╭─ Fragment dokumentu

Jesteśmy w stanie wojny – po dobroci się nie da
- Dodano:
- Kategorie: Polityka, Przegląd Medialny, Unia Europejska
Jacek Saryusz-Wolski, eurodeputowany PiS w rozmowie z radiem Wnet, 14 listopada powiedział, że jesteśmy w stanie wojny z Unią Europejską i że “po dobroci się nie da”. Wzajemne relacje i narastający konflikt porównał do pojedynku, w którym z jednej strony stoi gentleman z szablą w dłoni, z drugiej zaś kryminalista z koltem w ręku. Do wypowiedzi europosla wrócimy za chwilę bo w niej więcej, tym razem inspirujących i dających nadzieję perełek.
Uważny obserwator polskiej sceny politycznej musi z uwagą przysłuchiwać się dziś komunikatom płynącym z Brukseli. Nowo mianowany minister ds. europejskich Szymon Szynkowski vel Sęk prowadzil w ub. tygodniu rozmowy w Komisji Europejskiej w sprawie Krajowego Planu Odbudowy. Trudno o optymizm w sprawie. KPO to od miesięcy fundusz za który spłacamy odsetki a z którego nie otrzymaliśmy jeszcze jednego euro. Pesymizmem napawa tweet viceprzewodniczącej Komisji Europejskiej Jourovej, która zamieściła na Twitterze zdjęcie z polskim ministrem i zaznaczyła, że rozmowa jest “krokiem w dobrym kierunku“. Czyżby? Jourova dodała, że “kamienie milowe, uzgodnione z polskim rządem, muszą zostać w pełni zrealizowane“.
Jourova, to ta sama niegdyś czeska prawniczka, w latach 90. zastępczyni dyrektora miejskiego ośrodka kultury, dziś prominentna polityk Unii Europejskiej, która parę miesięcy temu konkludowała o konieczności zagłodzenia Polski brakiem funduszy unijnych by zmusić nas do uległości wobec Brukseli. Panstwo z tysiacletnią tradycją zmierza sie dzisiaj z dyrektorem lokalnego domu kultury w Czechach. Trudno o komentarz .. Ale spróbujmy ..

╰─

### Opis zadania
Przepisz fragment tekstu o konflikcie z Unią Europejską od „Jesteśmy w stanie wojny –” do „dających nadzieję perełek.” włącznie i zamień w nim „szablą” na „rapierem”.

╭─ Podane wiersze

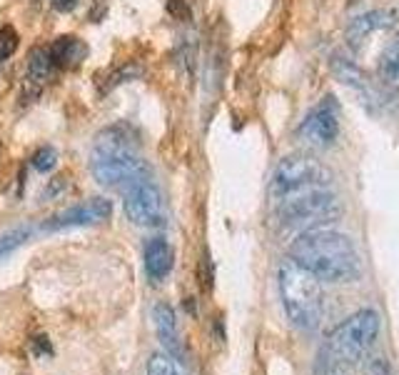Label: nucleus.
Masks as SVG:
<instances>
[{"mask_svg":"<svg viewBox=\"0 0 399 375\" xmlns=\"http://www.w3.org/2000/svg\"><path fill=\"white\" fill-rule=\"evenodd\" d=\"M334 176L327 166L310 155H287L274 168L272 183H270V193L272 198L284 200L290 195L307 193V190H317V188L332 185Z\"/></svg>","mask_w":399,"mask_h":375,"instance_id":"nucleus-6","label":"nucleus"},{"mask_svg":"<svg viewBox=\"0 0 399 375\" xmlns=\"http://www.w3.org/2000/svg\"><path fill=\"white\" fill-rule=\"evenodd\" d=\"M27 238H30V230H27V228H15V230L3 233V235H0V258H6V255H11L13 250H18Z\"/></svg>","mask_w":399,"mask_h":375,"instance_id":"nucleus-17","label":"nucleus"},{"mask_svg":"<svg viewBox=\"0 0 399 375\" xmlns=\"http://www.w3.org/2000/svg\"><path fill=\"white\" fill-rule=\"evenodd\" d=\"M367 375H394L392 365L387 363V358H374L367 368Z\"/></svg>","mask_w":399,"mask_h":375,"instance_id":"nucleus-22","label":"nucleus"},{"mask_svg":"<svg viewBox=\"0 0 399 375\" xmlns=\"http://www.w3.org/2000/svg\"><path fill=\"white\" fill-rule=\"evenodd\" d=\"M30 163H33V168L38 173H50L55 168V163H58V153L53 148H40Z\"/></svg>","mask_w":399,"mask_h":375,"instance_id":"nucleus-20","label":"nucleus"},{"mask_svg":"<svg viewBox=\"0 0 399 375\" xmlns=\"http://www.w3.org/2000/svg\"><path fill=\"white\" fill-rule=\"evenodd\" d=\"M290 260L327 283H350L362 273V258L355 243L342 233L324 228L300 233L290 245Z\"/></svg>","mask_w":399,"mask_h":375,"instance_id":"nucleus-1","label":"nucleus"},{"mask_svg":"<svg viewBox=\"0 0 399 375\" xmlns=\"http://www.w3.org/2000/svg\"><path fill=\"white\" fill-rule=\"evenodd\" d=\"M125 193V216L130 223L142 228L153 226H165V203L160 188L153 183V178L148 180L132 183Z\"/></svg>","mask_w":399,"mask_h":375,"instance_id":"nucleus-7","label":"nucleus"},{"mask_svg":"<svg viewBox=\"0 0 399 375\" xmlns=\"http://www.w3.org/2000/svg\"><path fill=\"white\" fill-rule=\"evenodd\" d=\"M167 11L172 13L180 20H187L190 18V8H187V0H167Z\"/></svg>","mask_w":399,"mask_h":375,"instance_id":"nucleus-21","label":"nucleus"},{"mask_svg":"<svg viewBox=\"0 0 399 375\" xmlns=\"http://www.w3.org/2000/svg\"><path fill=\"white\" fill-rule=\"evenodd\" d=\"M175 265V253L170 248L167 240L163 238H153L145 245V271H148L150 281H165L172 273Z\"/></svg>","mask_w":399,"mask_h":375,"instance_id":"nucleus-11","label":"nucleus"},{"mask_svg":"<svg viewBox=\"0 0 399 375\" xmlns=\"http://www.w3.org/2000/svg\"><path fill=\"white\" fill-rule=\"evenodd\" d=\"M302 140L312 148H329L339 135V105L332 95L319 100L315 108L305 116L300 130H297Z\"/></svg>","mask_w":399,"mask_h":375,"instance_id":"nucleus-8","label":"nucleus"},{"mask_svg":"<svg viewBox=\"0 0 399 375\" xmlns=\"http://www.w3.org/2000/svg\"><path fill=\"white\" fill-rule=\"evenodd\" d=\"M50 3L58 13H72L77 6V0H50Z\"/></svg>","mask_w":399,"mask_h":375,"instance_id":"nucleus-23","label":"nucleus"},{"mask_svg":"<svg viewBox=\"0 0 399 375\" xmlns=\"http://www.w3.org/2000/svg\"><path fill=\"white\" fill-rule=\"evenodd\" d=\"M392 23H394L392 13H387V11L365 13V16L355 18V20L350 23V28H347V40H350L352 45H357V43H362V40H365L369 33H374V30H382V28H389Z\"/></svg>","mask_w":399,"mask_h":375,"instance_id":"nucleus-14","label":"nucleus"},{"mask_svg":"<svg viewBox=\"0 0 399 375\" xmlns=\"http://www.w3.org/2000/svg\"><path fill=\"white\" fill-rule=\"evenodd\" d=\"M148 375H182V373L170 355L155 353V355H150V360H148Z\"/></svg>","mask_w":399,"mask_h":375,"instance_id":"nucleus-18","label":"nucleus"},{"mask_svg":"<svg viewBox=\"0 0 399 375\" xmlns=\"http://www.w3.org/2000/svg\"><path fill=\"white\" fill-rule=\"evenodd\" d=\"M379 326H382V318L372 308L357 310L355 315H350L322 343L317 353V363H315V373L342 375L347 370H352L374 348V340L379 336Z\"/></svg>","mask_w":399,"mask_h":375,"instance_id":"nucleus-2","label":"nucleus"},{"mask_svg":"<svg viewBox=\"0 0 399 375\" xmlns=\"http://www.w3.org/2000/svg\"><path fill=\"white\" fill-rule=\"evenodd\" d=\"M277 288L292 326L300 331H315L324 315V293L317 278L292 260H284L277 271Z\"/></svg>","mask_w":399,"mask_h":375,"instance_id":"nucleus-4","label":"nucleus"},{"mask_svg":"<svg viewBox=\"0 0 399 375\" xmlns=\"http://www.w3.org/2000/svg\"><path fill=\"white\" fill-rule=\"evenodd\" d=\"M15 50H18V33L11 28V25L0 28V63L8 61Z\"/></svg>","mask_w":399,"mask_h":375,"instance_id":"nucleus-19","label":"nucleus"},{"mask_svg":"<svg viewBox=\"0 0 399 375\" xmlns=\"http://www.w3.org/2000/svg\"><path fill=\"white\" fill-rule=\"evenodd\" d=\"M113 216V203L105 198H93L88 203L72 205V208L63 210L58 216L48 218L43 223V230H65V228H80V226H90V223H100L108 221Z\"/></svg>","mask_w":399,"mask_h":375,"instance_id":"nucleus-9","label":"nucleus"},{"mask_svg":"<svg viewBox=\"0 0 399 375\" xmlns=\"http://www.w3.org/2000/svg\"><path fill=\"white\" fill-rule=\"evenodd\" d=\"M277 218L287 230H319L342 218V200L324 188L307 190L279 200Z\"/></svg>","mask_w":399,"mask_h":375,"instance_id":"nucleus-5","label":"nucleus"},{"mask_svg":"<svg viewBox=\"0 0 399 375\" xmlns=\"http://www.w3.org/2000/svg\"><path fill=\"white\" fill-rule=\"evenodd\" d=\"M155 331H158L160 343L165 345L167 355L175 363H182L185 360V350H182V340H180V328H177V315L172 310L170 303H158L155 305Z\"/></svg>","mask_w":399,"mask_h":375,"instance_id":"nucleus-10","label":"nucleus"},{"mask_svg":"<svg viewBox=\"0 0 399 375\" xmlns=\"http://www.w3.org/2000/svg\"><path fill=\"white\" fill-rule=\"evenodd\" d=\"M88 56V45L82 43L80 38H72V35H63L53 43L50 48V61L55 68H72L80 66Z\"/></svg>","mask_w":399,"mask_h":375,"instance_id":"nucleus-13","label":"nucleus"},{"mask_svg":"<svg viewBox=\"0 0 399 375\" xmlns=\"http://www.w3.org/2000/svg\"><path fill=\"white\" fill-rule=\"evenodd\" d=\"M90 171L100 185L118 190H127L132 183L153 178L148 163L132 153V135L122 128H108L100 133L95 140Z\"/></svg>","mask_w":399,"mask_h":375,"instance_id":"nucleus-3","label":"nucleus"},{"mask_svg":"<svg viewBox=\"0 0 399 375\" xmlns=\"http://www.w3.org/2000/svg\"><path fill=\"white\" fill-rule=\"evenodd\" d=\"M53 70V61H50V50L48 48H35L30 50L27 56V75L30 80H38V83H45Z\"/></svg>","mask_w":399,"mask_h":375,"instance_id":"nucleus-16","label":"nucleus"},{"mask_svg":"<svg viewBox=\"0 0 399 375\" xmlns=\"http://www.w3.org/2000/svg\"><path fill=\"white\" fill-rule=\"evenodd\" d=\"M379 75L392 85H399V38L392 40L379 56Z\"/></svg>","mask_w":399,"mask_h":375,"instance_id":"nucleus-15","label":"nucleus"},{"mask_svg":"<svg viewBox=\"0 0 399 375\" xmlns=\"http://www.w3.org/2000/svg\"><path fill=\"white\" fill-rule=\"evenodd\" d=\"M332 70L342 83L350 85L355 93H360L362 98H365V103H372V100L377 98L372 83L367 80V75L352 61H347V58H342V56H334L332 58Z\"/></svg>","mask_w":399,"mask_h":375,"instance_id":"nucleus-12","label":"nucleus"}]
</instances>
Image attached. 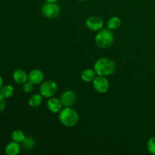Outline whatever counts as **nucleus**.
I'll list each match as a JSON object with an SVG mask.
<instances>
[{"instance_id": "obj_1", "label": "nucleus", "mask_w": 155, "mask_h": 155, "mask_svg": "<svg viewBox=\"0 0 155 155\" xmlns=\"http://www.w3.org/2000/svg\"><path fill=\"white\" fill-rule=\"evenodd\" d=\"M94 70L96 74L99 76H110L114 73L116 70V64L110 58H101L95 63Z\"/></svg>"}, {"instance_id": "obj_2", "label": "nucleus", "mask_w": 155, "mask_h": 155, "mask_svg": "<svg viewBox=\"0 0 155 155\" xmlns=\"http://www.w3.org/2000/svg\"><path fill=\"white\" fill-rule=\"evenodd\" d=\"M59 121L66 127H73L79 122V114L75 109L71 107H65L59 114Z\"/></svg>"}, {"instance_id": "obj_3", "label": "nucleus", "mask_w": 155, "mask_h": 155, "mask_svg": "<svg viewBox=\"0 0 155 155\" xmlns=\"http://www.w3.org/2000/svg\"><path fill=\"white\" fill-rule=\"evenodd\" d=\"M95 44L101 48H107L114 42V35L111 30L107 29H101L98 31L95 38Z\"/></svg>"}, {"instance_id": "obj_4", "label": "nucleus", "mask_w": 155, "mask_h": 155, "mask_svg": "<svg viewBox=\"0 0 155 155\" xmlns=\"http://www.w3.org/2000/svg\"><path fill=\"white\" fill-rule=\"evenodd\" d=\"M58 92V84L53 80H47L41 84L39 93L45 98H51Z\"/></svg>"}, {"instance_id": "obj_5", "label": "nucleus", "mask_w": 155, "mask_h": 155, "mask_svg": "<svg viewBox=\"0 0 155 155\" xmlns=\"http://www.w3.org/2000/svg\"><path fill=\"white\" fill-rule=\"evenodd\" d=\"M42 12L44 16L49 19H53L58 17L61 13V8L56 3L45 2L42 8Z\"/></svg>"}, {"instance_id": "obj_6", "label": "nucleus", "mask_w": 155, "mask_h": 155, "mask_svg": "<svg viewBox=\"0 0 155 155\" xmlns=\"http://www.w3.org/2000/svg\"><path fill=\"white\" fill-rule=\"evenodd\" d=\"M92 83L95 90L99 93H105L109 89V82L104 76L98 75V77H95Z\"/></svg>"}, {"instance_id": "obj_7", "label": "nucleus", "mask_w": 155, "mask_h": 155, "mask_svg": "<svg viewBox=\"0 0 155 155\" xmlns=\"http://www.w3.org/2000/svg\"><path fill=\"white\" fill-rule=\"evenodd\" d=\"M86 25L88 29L92 31H99L103 28L104 22H103V20L99 17L91 16L86 20Z\"/></svg>"}, {"instance_id": "obj_8", "label": "nucleus", "mask_w": 155, "mask_h": 155, "mask_svg": "<svg viewBox=\"0 0 155 155\" xmlns=\"http://www.w3.org/2000/svg\"><path fill=\"white\" fill-rule=\"evenodd\" d=\"M76 100H77V95L74 91H65L61 95V101L64 107H72L75 104Z\"/></svg>"}, {"instance_id": "obj_9", "label": "nucleus", "mask_w": 155, "mask_h": 155, "mask_svg": "<svg viewBox=\"0 0 155 155\" xmlns=\"http://www.w3.org/2000/svg\"><path fill=\"white\" fill-rule=\"evenodd\" d=\"M62 106L63 104L61 99L55 97L49 98L47 101V107L51 113H59L62 110Z\"/></svg>"}, {"instance_id": "obj_10", "label": "nucleus", "mask_w": 155, "mask_h": 155, "mask_svg": "<svg viewBox=\"0 0 155 155\" xmlns=\"http://www.w3.org/2000/svg\"><path fill=\"white\" fill-rule=\"evenodd\" d=\"M44 80V74L41 70H32L28 74V81L31 82L33 84H40Z\"/></svg>"}, {"instance_id": "obj_11", "label": "nucleus", "mask_w": 155, "mask_h": 155, "mask_svg": "<svg viewBox=\"0 0 155 155\" xmlns=\"http://www.w3.org/2000/svg\"><path fill=\"white\" fill-rule=\"evenodd\" d=\"M13 79L18 84L24 85L26 82L28 81V75L22 69H18L13 73Z\"/></svg>"}, {"instance_id": "obj_12", "label": "nucleus", "mask_w": 155, "mask_h": 155, "mask_svg": "<svg viewBox=\"0 0 155 155\" xmlns=\"http://www.w3.org/2000/svg\"><path fill=\"white\" fill-rule=\"evenodd\" d=\"M21 145L18 142H12L7 144L5 148V152L8 155H18L21 151Z\"/></svg>"}, {"instance_id": "obj_13", "label": "nucleus", "mask_w": 155, "mask_h": 155, "mask_svg": "<svg viewBox=\"0 0 155 155\" xmlns=\"http://www.w3.org/2000/svg\"><path fill=\"white\" fill-rule=\"evenodd\" d=\"M95 77H96V73H95V70L86 69L81 74V79L86 83H90V82L93 81Z\"/></svg>"}, {"instance_id": "obj_14", "label": "nucleus", "mask_w": 155, "mask_h": 155, "mask_svg": "<svg viewBox=\"0 0 155 155\" xmlns=\"http://www.w3.org/2000/svg\"><path fill=\"white\" fill-rule=\"evenodd\" d=\"M42 102V95L39 94L33 95L29 98L28 104L32 107H38Z\"/></svg>"}, {"instance_id": "obj_15", "label": "nucleus", "mask_w": 155, "mask_h": 155, "mask_svg": "<svg viewBox=\"0 0 155 155\" xmlns=\"http://www.w3.org/2000/svg\"><path fill=\"white\" fill-rule=\"evenodd\" d=\"M15 89L12 85H5L3 86L2 88L0 89V95L5 98H9L14 95Z\"/></svg>"}, {"instance_id": "obj_16", "label": "nucleus", "mask_w": 155, "mask_h": 155, "mask_svg": "<svg viewBox=\"0 0 155 155\" xmlns=\"http://www.w3.org/2000/svg\"><path fill=\"white\" fill-rule=\"evenodd\" d=\"M35 145H36V142H35L34 139L30 136H26L25 139L23 140L21 142V146L24 150H31L34 148Z\"/></svg>"}, {"instance_id": "obj_17", "label": "nucleus", "mask_w": 155, "mask_h": 155, "mask_svg": "<svg viewBox=\"0 0 155 155\" xmlns=\"http://www.w3.org/2000/svg\"><path fill=\"white\" fill-rule=\"evenodd\" d=\"M107 28L109 30H117L121 25V20L118 17H112L107 21Z\"/></svg>"}, {"instance_id": "obj_18", "label": "nucleus", "mask_w": 155, "mask_h": 155, "mask_svg": "<svg viewBox=\"0 0 155 155\" xmlns=\"http://www.w3.org/2000/svg\"><path fill=\"white\" fill-rule=\"evenodd\" d=\"M26 136L24 134V132L21 130H15L12 132V139L14 142H18V143H21L24 139H25Z\"/></svg>"}, {"instance_id": "obj_19", "label": "nucleus", "mask_w": 155, "mask_h": 155, "mask_svg": "<svg viewBox=\"0 0 155 155\" xmlns=\"http://www.w3.org/2000/svg\"><path fill=\"white\" fill-rule=\"evenodd\" d=\"M147 148L149 153L155 155V136L150 138L147 142Z\"/></svg>"}, {"instance_id": "obj_20", "label": "nucleus", "mask_w": 155, "mask_h": 155, "mask_svg": "<svg viewBox=\"0 0 155 155\" xmlns=\"http://www.w3.org/2000/svg\"><path fill=\"white\" fill-rule=\"evenodd\" d=\"M33 86H34V84H33L31 82H26L24 84V86H23V90H24L26 93H30V92H31L33 90Z\"/></svg>"}, {"instance_id": "obj_21", "label": "nucleus", "mask_w": 155, "mask_h": 155, "mask_svg": "<svg viewBox=\"0 0 155 155\" xmlns=\"http://www.w3.org/2000/svg\"><path fill=\"white\" fill-rule=\"evenodd\" d=\"M5 105H6L5 98H3V97L0 95V114L5 110Z\"/></svg>"}, {"instance_id": "obj_22", "label": "nucleus", "mask_w": 155, "mask_h": 155, "mask_svg": "<svg viewBox=\"0 0 155 155\" xmlns=\"http://www.w3.org/2000/svg\"><path fill=\"white\" fill-rule=\"evenodd\" d=\"M2 86H3V79L2 77L0 76V89L2 88Z\"/></svg>"}, {"instance_id": "obj_23", "label": "nucleus", "mask_w": 155, "mask_h": 155, "mask_svg": "<svg viewBox=\"0 0 155 155\" xmlns=\"http://www.w3.org/2000/svg\"><path fill=\"white\" fill-rule=\"evenodd\" d=\"M58 0H46L47 2H51V3H56Z\"/></svg>"}, {"instance_id": "obj_24", "label": "nucleus", "mask_w": 155, "mask_h": 155, "mask_svg": "<svg viewBox=\"0 0 155 155\" xmlns=\"http://www.w3.org/2000/svg\"><path fill=\"white\" fill-rule=\"evenodd\" d=\"M78 1H80V2H83V1H86V0H78Z\"/></svg>"}]
</instances>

╰─

### Wynik zadania
Jesteśmy w stanie wojny – po dobroci się nie da
- Dodano:
- Kategorie: Polityka, Przegląd Medialny, Unia Europejska
Jacek Saryusz-Wolski, eurodeputowany PiS w rozmowie z radiem Wnet, 14 listopada powiedział, że jesteśmy w stanie wojny z Unią Europejską i że “po dobroci się nie da”. Wzajemne relacje i narastający konflikt porównał do pojedynku, w którym z jednej strony stoi gentleman z rapierem w dłoni, z drugiej zaś kryminalista z koltem w ręku. Do wypowiedzi europosla wrócimy za chwilę bo w niej więcej, tym razem inspirujących i dających nadzieję perełek.